### Extract Skills from JT Offers descriptions
- In this notebook we will try to extract skills from offers that were matched with ESCO job titles.
- We will have at first a list of skills that exists in the offer
- Another list that ESCO propose for each job
- And a third list which represents the intersection between these two lists

In [67]:
import skillsdb_functions as sf ## This file contain all function used in this notebook

### Get our Data

In [2]:
Skills = sf.retrieve_final_skills()
JtOffers = sf.retrieve_jt_offers()

### We clean our data
- We delete skills with less than two words

In [21]:
flat_list_app = [item for sublist in Skills.French_only_alt_lower_1 for item in sublist]
print("number of appelation before cleaning :",len(list(set(flat_list_app))))

Skills['French_only_alt_lower_1_clean'] = Skills.French_only_alt_lower_1.apply(sf.nettoyage_skills)
flat_list_app = [item for sublist in Skills.French_only_alt_lower_1_clean for item in sublist]
print("number of appelation after cleaning :",len(list(set(flat_list_app))))

Records provided:
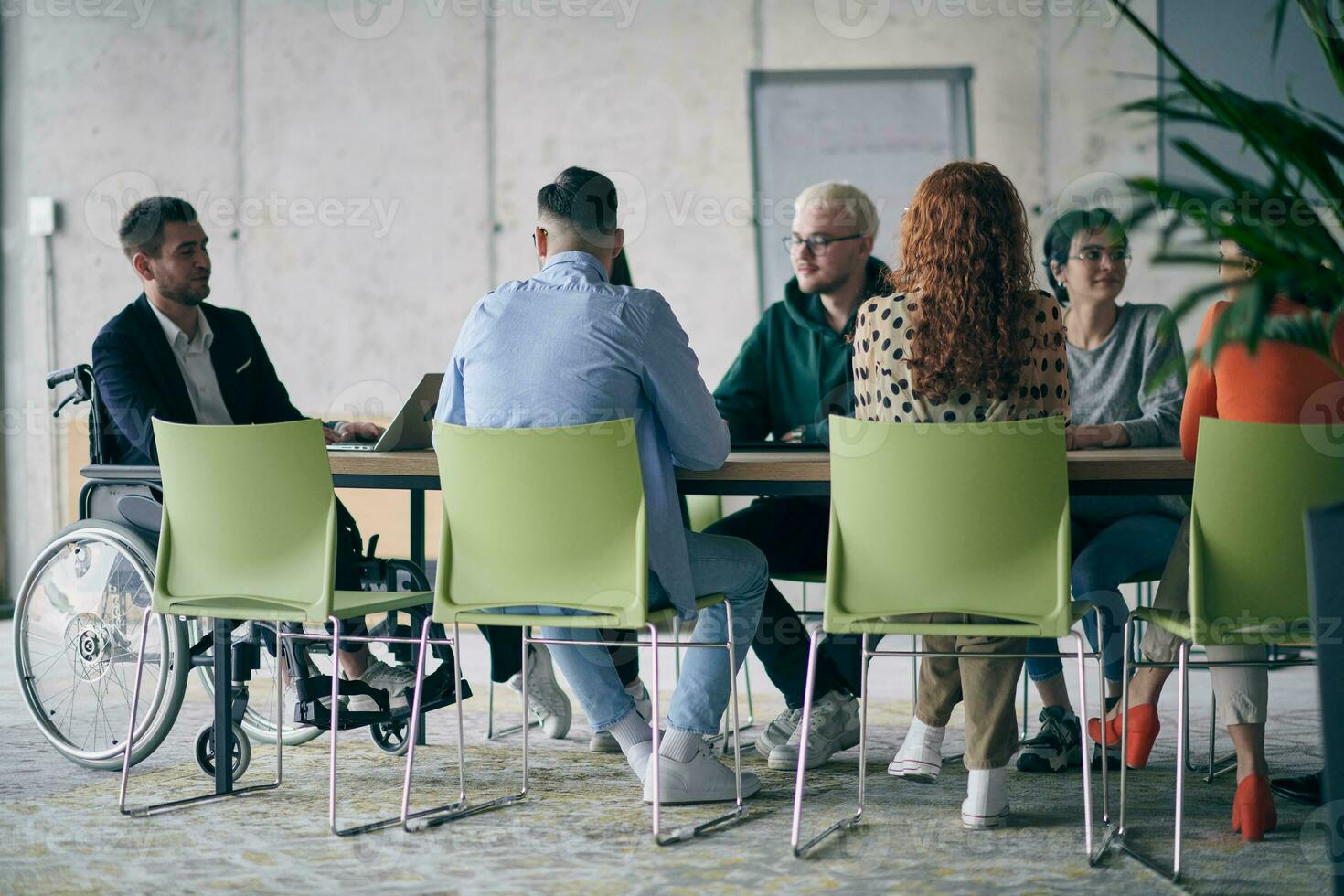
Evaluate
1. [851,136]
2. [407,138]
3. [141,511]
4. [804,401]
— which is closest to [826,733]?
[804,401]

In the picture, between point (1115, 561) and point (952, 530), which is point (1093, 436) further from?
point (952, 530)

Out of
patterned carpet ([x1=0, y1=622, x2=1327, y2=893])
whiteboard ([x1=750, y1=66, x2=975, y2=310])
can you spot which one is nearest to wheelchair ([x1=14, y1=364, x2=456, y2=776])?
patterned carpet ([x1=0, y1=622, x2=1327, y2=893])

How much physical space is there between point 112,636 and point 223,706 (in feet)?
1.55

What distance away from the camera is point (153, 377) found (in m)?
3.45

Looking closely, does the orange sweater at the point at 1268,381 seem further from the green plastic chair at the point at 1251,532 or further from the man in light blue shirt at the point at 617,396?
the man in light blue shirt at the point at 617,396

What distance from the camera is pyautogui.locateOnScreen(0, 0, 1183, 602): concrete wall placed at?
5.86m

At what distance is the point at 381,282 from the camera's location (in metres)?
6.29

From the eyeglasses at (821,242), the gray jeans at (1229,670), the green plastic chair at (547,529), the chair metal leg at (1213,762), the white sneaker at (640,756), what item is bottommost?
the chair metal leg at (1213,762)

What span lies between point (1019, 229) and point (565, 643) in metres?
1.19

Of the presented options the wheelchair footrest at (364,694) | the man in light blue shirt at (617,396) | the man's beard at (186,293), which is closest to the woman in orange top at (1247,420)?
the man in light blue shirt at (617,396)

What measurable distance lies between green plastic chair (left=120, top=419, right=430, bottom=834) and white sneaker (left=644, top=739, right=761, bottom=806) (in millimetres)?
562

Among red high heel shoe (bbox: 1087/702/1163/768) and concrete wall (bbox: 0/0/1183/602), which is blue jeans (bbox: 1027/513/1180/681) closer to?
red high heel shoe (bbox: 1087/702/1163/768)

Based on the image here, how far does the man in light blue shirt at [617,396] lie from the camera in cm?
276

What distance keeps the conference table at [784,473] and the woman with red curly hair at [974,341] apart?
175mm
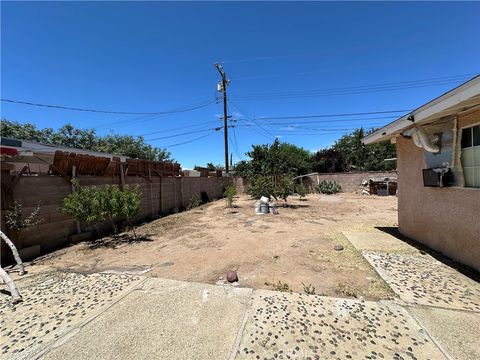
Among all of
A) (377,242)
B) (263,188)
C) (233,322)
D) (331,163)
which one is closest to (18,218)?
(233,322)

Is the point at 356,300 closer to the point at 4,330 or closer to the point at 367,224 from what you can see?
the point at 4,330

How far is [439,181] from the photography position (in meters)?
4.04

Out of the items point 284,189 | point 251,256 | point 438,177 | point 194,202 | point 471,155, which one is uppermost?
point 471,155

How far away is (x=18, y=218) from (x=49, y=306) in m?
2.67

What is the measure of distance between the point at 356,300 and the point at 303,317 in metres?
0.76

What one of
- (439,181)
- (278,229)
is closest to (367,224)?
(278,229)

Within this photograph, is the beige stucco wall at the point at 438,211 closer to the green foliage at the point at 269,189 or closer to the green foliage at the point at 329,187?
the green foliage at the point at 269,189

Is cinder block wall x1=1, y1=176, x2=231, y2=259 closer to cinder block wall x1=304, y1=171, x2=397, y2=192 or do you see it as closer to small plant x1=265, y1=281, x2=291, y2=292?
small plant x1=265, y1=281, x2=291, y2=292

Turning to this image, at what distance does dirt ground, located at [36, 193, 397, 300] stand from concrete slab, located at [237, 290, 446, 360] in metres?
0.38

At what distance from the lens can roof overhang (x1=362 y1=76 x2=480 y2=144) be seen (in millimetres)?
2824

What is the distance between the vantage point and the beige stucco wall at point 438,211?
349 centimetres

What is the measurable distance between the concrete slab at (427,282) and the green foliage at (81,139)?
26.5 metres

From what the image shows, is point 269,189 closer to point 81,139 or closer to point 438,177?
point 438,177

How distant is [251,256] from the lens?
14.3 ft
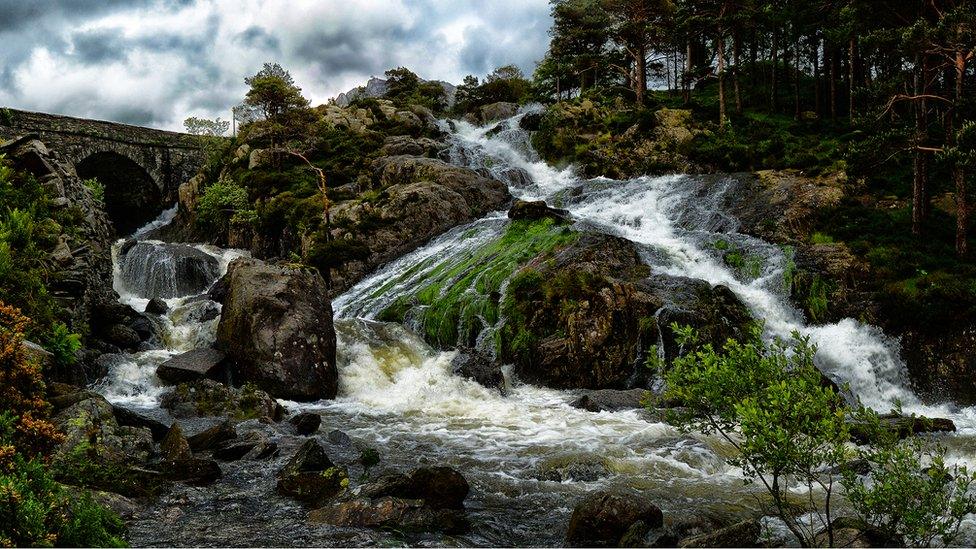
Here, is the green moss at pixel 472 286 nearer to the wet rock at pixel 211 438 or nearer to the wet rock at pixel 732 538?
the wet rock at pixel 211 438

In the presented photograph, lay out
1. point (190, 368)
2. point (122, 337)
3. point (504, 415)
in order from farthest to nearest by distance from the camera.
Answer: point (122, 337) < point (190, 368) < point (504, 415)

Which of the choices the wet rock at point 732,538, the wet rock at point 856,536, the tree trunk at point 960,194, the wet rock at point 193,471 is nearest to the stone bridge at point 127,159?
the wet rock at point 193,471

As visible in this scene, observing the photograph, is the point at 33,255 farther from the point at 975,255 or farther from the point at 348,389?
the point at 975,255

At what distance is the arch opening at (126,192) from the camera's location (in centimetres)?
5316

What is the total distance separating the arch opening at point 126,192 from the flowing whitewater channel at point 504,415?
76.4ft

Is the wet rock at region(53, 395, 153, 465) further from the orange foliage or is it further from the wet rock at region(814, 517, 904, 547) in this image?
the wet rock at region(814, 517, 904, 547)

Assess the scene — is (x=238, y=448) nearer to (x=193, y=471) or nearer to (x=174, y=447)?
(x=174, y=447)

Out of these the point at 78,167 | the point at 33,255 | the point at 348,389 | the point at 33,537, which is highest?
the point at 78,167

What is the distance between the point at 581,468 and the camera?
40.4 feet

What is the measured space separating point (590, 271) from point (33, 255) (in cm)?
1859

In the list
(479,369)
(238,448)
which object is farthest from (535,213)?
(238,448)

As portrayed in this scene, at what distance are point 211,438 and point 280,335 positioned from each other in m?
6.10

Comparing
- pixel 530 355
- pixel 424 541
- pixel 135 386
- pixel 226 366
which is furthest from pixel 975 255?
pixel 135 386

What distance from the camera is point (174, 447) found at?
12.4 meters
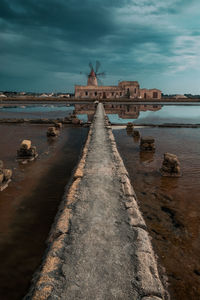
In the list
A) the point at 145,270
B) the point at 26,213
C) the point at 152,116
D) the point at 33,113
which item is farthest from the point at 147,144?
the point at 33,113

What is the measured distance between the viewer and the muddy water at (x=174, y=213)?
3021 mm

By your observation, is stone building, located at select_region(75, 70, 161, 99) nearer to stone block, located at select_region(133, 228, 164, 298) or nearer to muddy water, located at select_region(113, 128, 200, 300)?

Objective: Copy out everything in the skills-extraction notebook above, from "- We will have" down to "JtOffers = sf.retrieve_jt_offers()".

Answer to this exercise:
- We will have at first a list of skills that exists in the offer
- Another list that ESCO propose for each job
- And a third list which represents the intersection between these two lists

In [67]:
import skillsdb_functions as sf ## This file contain all function used in this notebook

### Get our Data

In [2]:
Skills = sf.retrieve_final_skills()
JtOffers = sf.retrieve_jt_offers()